**Task prompt:** Reproduce every record below word for word and include no pictures.

(Image-caption web data)
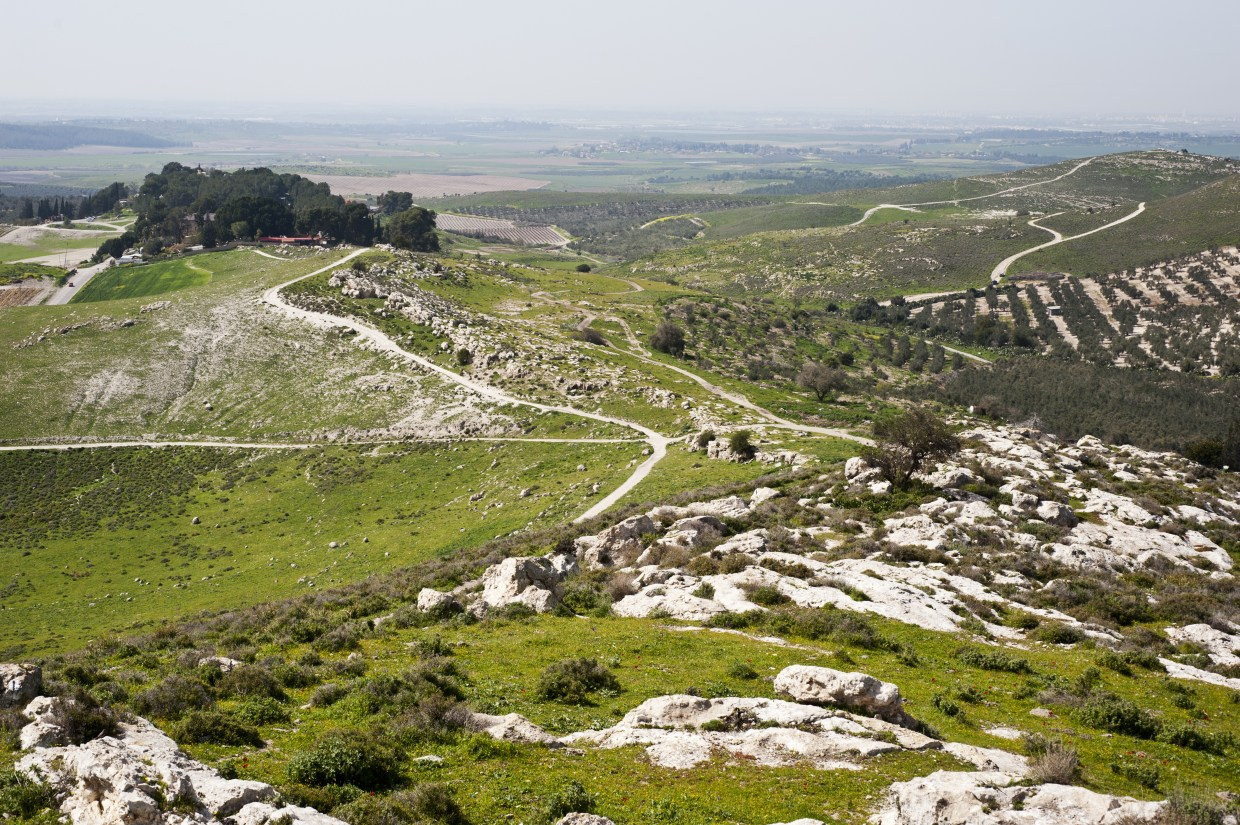 Shefelah Judean Lowlands Green forest view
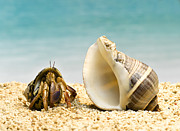 Home Ownership Framed Prints - Hermit Crab Looking At Larger Shell Framed Print by Jeffrey Hamilton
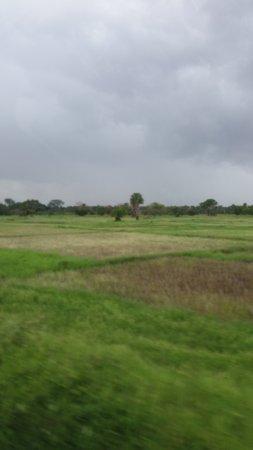 rizières- Ziguinchor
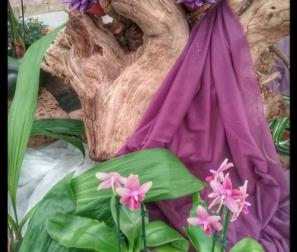 Phalaenopsis Liodore ed Echeverie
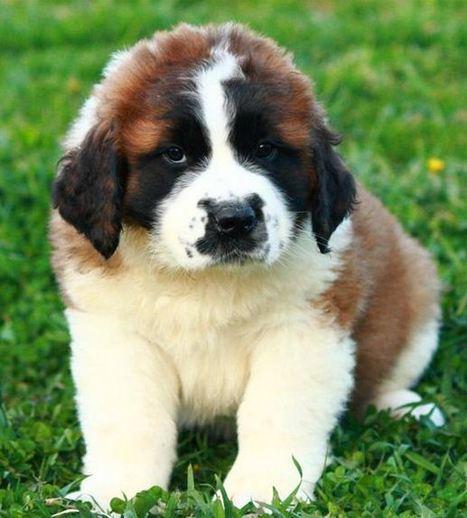 Saint Bernard puppy   Openads   Free Indian Classifieds           www.openfreeads.com   Scoop.it
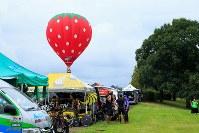 第17戦、上空には開催地栃木名産のいちごの気球が浮かぶ=JBCF提供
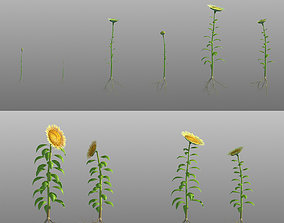 Sunflower seeds grow animation growth 3D model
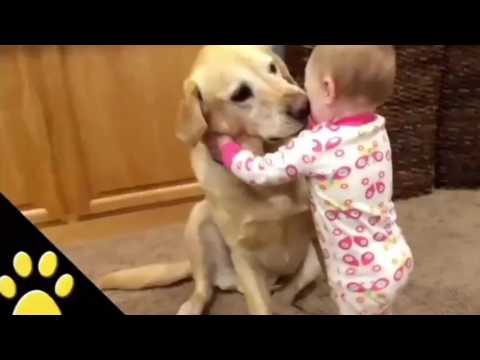 This is why we love Dogs 🐕. 🎵hotvocals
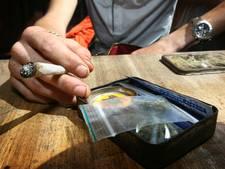Krijgt Nederland legale professionele wietkwekerijen?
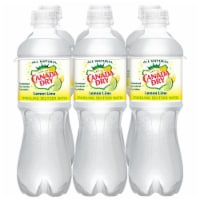 Canada Dry Sparkling Lemon Lime Seltzer Water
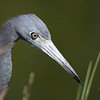 Little Blue Hunter-Little blue heron at Lakes Park.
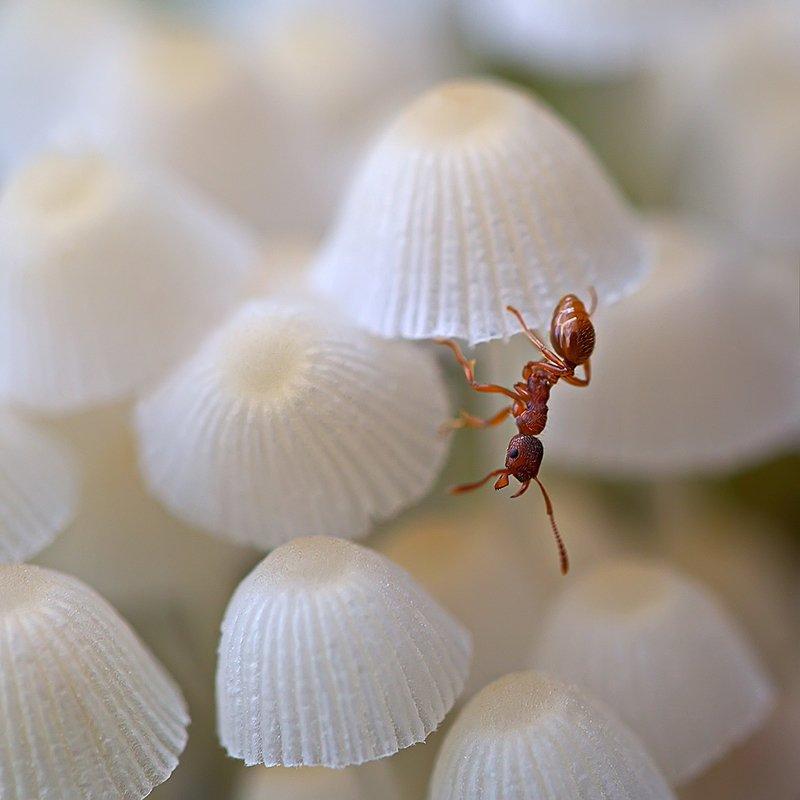 муравей, насекомое, грибы, природа, макро На распродаже зонтиковphoto preview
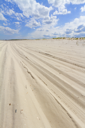 Beach view with car tire tracks in the sand, New Jersey shore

**Expected answer:**
 Shefelah Judean Lowlands Green forest view
 Home Ownership Framed Prints - Hermit Crab Looking At Larger Shell Framed Print by Jeffrey Hamilton
 rizières- Ziguinchor
 Phalaenopsis Liodore ed Echeverie
 Saint Bernard puppy   Openads   Free Indian Classifieds           www.openfreeads.com   Scoop.it
 第17戦、上空には開催地栃木名産のいちごの気球が浮かぶ=JBCF提供
 Sunflower seeds grow animation growth 3D model
 This is why we love Dogs 🐕. 🎵hotvocals
Krijgt Nederland legale professionele wietkwekerijen?
 Canada Dry Sparkling Lemon Lime Seltzer Water
 Little Blue Hunter-Little blue heron at Lakes Park.
 муравей, насекомое, грибы, природа, макро На распродаже зонтиковphoto preview
 Beach view with car tire tracks in the sand, New Jersey shore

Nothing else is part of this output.